Intrusive Memories found more commonly during 3rd week of Menstrual cycle

Dr Sunjeev Kamboj

Lecturer in Clinical Psychology
Co-ordinator for International DClinPsy Trainees What are the main findings of the study?

Dr. Kamboj: Using a fairly standard approach for this type of research, we measured the frequency of intrusive memories in normal, healthy women after they watched a series of video clips containing distressing scenes. We also measured baseline levels of progesterone and estrogen. We tested three groups of women who, while similar in all respects such age, education level, as well as how they responded to the film, differed in terms of the stage of the menstrual cycle they were in.

Our key finding was that women in the ‘early luteal phase’ – which occurs in the third week of the cycle – had three times as many intrusive memories about the video than women in the first two weeks or fourth week of the cycle. Were any of the findings unexpected?

Dr. Kamboj: Women who do not use the contraceptive pill (similar hormone-based contraceptives), experience normal fluctuations in progesterone and estrogen levels throughout the menstrual cycle. Some research suggests that hormonal changes cause monthly changes in some women’s mood and physical symptoms and these tend to be most prominent in the last (fourth) week of the cycle. We also have some data to suggest that important emotion-related changes occur in the forth week of the cycle.

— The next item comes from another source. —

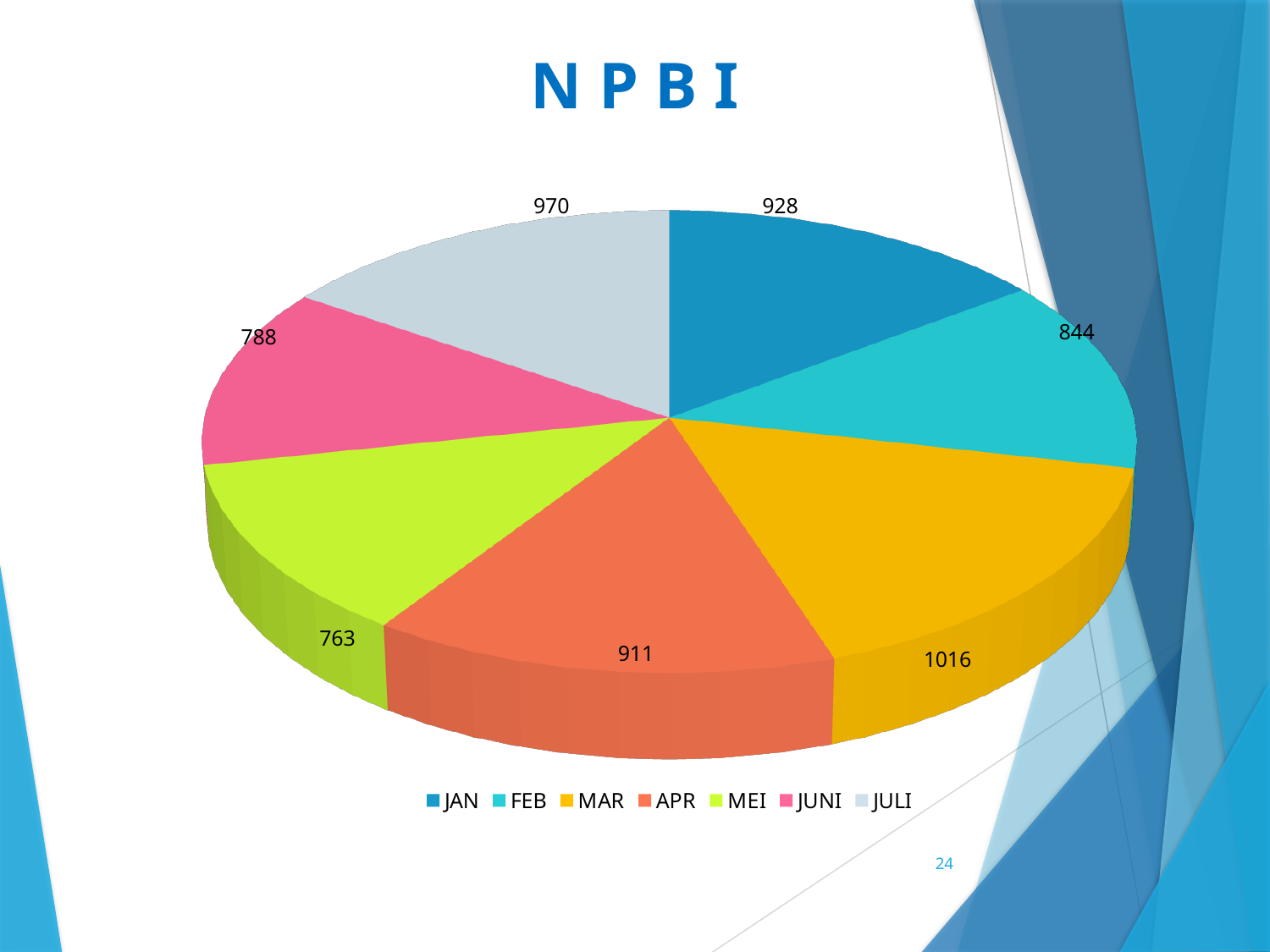
What is the difference between the values for MAR and MEI? 253 What is the value for JULI? 970 How many slices does the pie chart have? 7 What is the value for MAR? 1016 What is the difference between the values for JAN and FEB? 84 What type of chart is shown on the slide? Pie chart What is the value for MEI? 763 What colour is the slice for APR? Orange What is the title of the chart? N P B I Which is larger, the value for JUNI or the value for APR? APR Which month has the lowest value? MEI Which month has the highest value? MAR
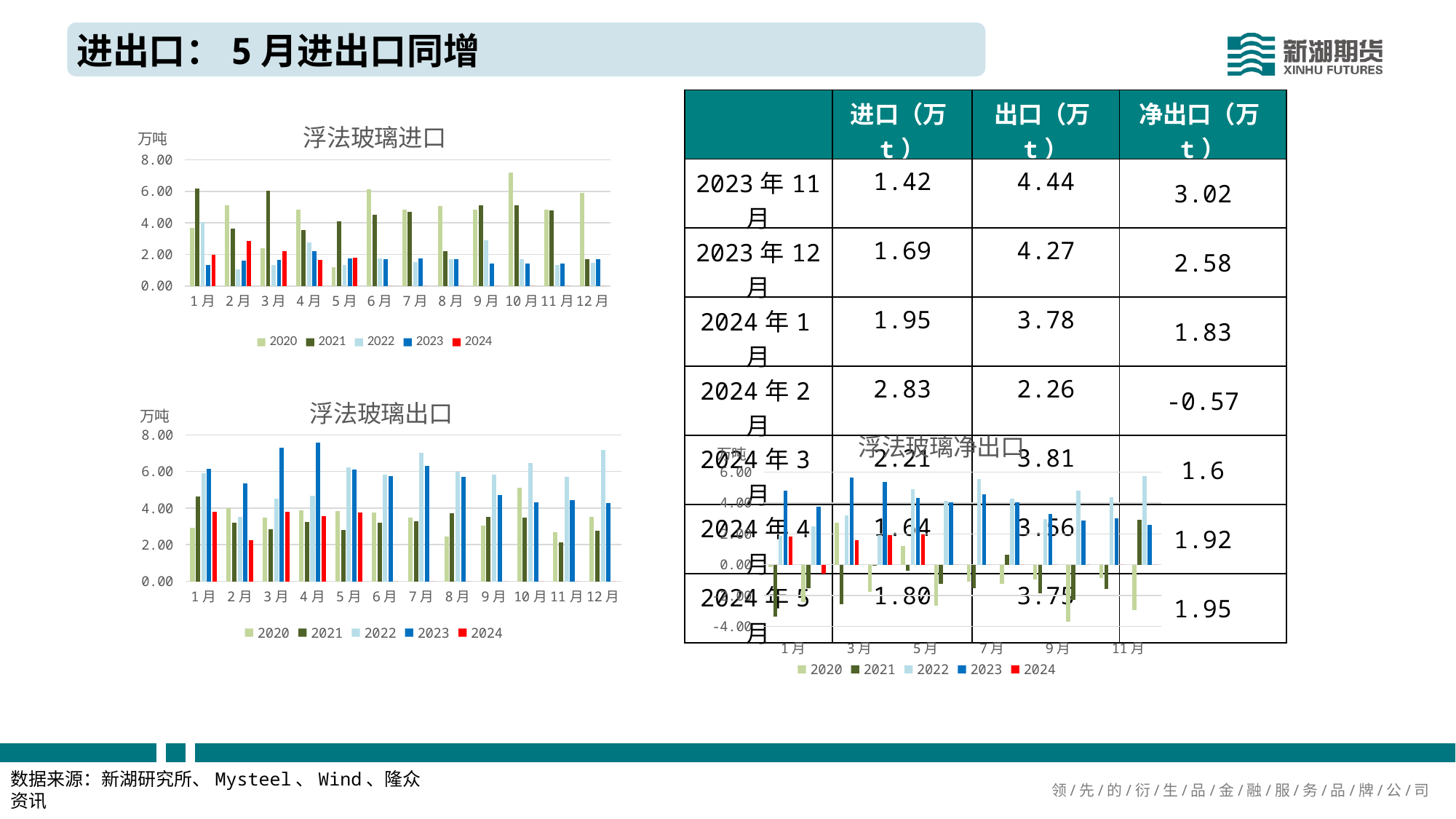
In the 浮法玻璃进口 chart, in 10月, which is larger: the 2020 value or the 2023 value? 2020 What kind of chart is the 浮法玻璃进口 chart? bar chart What unit is shown on the y axis of the 浮法玻璃出口 chart? 万吨 In the 浮法玻璃出口 chart, is the value for 2023 in 4月 greater or less than 6.00? greater In the 浮法玻璃出口 chart, in 4月, which is larger: the 2023 value or the 2024 value? 2023 In the 浮法玻璃进口 chart, is the value for 2020 in 10月 greater or less than 6.00? greater How many series does the legend of the 浮法玻璃出口 chart list? 5 In the 浮法玻璃进口 chart, which month has the tallest 2020 bar? 10月 How many month categories are shown on the x axis of the 浮法玻璃进口 chart? 12 What is the title of the chart at the bottom right of the slide? 浮法玻璃净出口 In the 浮法玻璃进口 chart, is the value for 2023 in 1月 greater or less than 2.00? less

So we would have been less surprised to see higher levels of intrusions in the fourth week of the cycle rather than the third week. In addition, the higher level of intrusions in the third week occurred without any self-reported changes in anxiety or pre-menstrual symptoms suggesting that the effect is due to mood-independent effects on memory. Of course, this work needs to be replicated and extended to examine these ideas more carefully. What should clinicians and patients take away from your report?

Dr. Kamboj:  It is really important to bear in mind that our study was done with healthy, young women (18-35 years old) who were not using hormone-based contraceptives. So while this seems to be a normal response to stressful events in these women, we still don’t know how ‘the average women’ would respond to this type of stress. For example, older women might respond differently, particularly those who have been through the menopause, which involves major changes in hormone levels. We also don’t know how women who use the contraceptive pill or other hormone based contraceptives would respond. Clearly these are important areas of future research as they may give us important clues about how natural and artificially-induced changes in hormones affect this process. What recommendations do you have for future research as a result of this study?

Dr. Kamboj:  The most important follow-up research will be in clinical samples. For example, if we were to examine hormone levels and intrusive memories (one of the main symptom of traumatic stress disorders) in women who attend emergency rooms after an accident in a naturalistic experiment, we would have a clearer idea of the clinical relevance of these findings. This kind of experiment would also allow us to determine the effects of things like age and whether the contraceptive pill has an effect on these symptoms.


Identification of a narrow post-ovulatory window of vulnerability to distressing involuntary memories in healthy women

Soni M, Curran VH, Kamboj SK.

Clinical Psychopharmacology Unit, Research Department of Clinical, Educational and Health Psychology, University College London, Gower Street, London WC1E 6BT, United Kingdom.

Neurobiol Learn Mem. 2013 Apr 21;104C:32-38. doi: 10.1016/j.nlm.2013.04.003.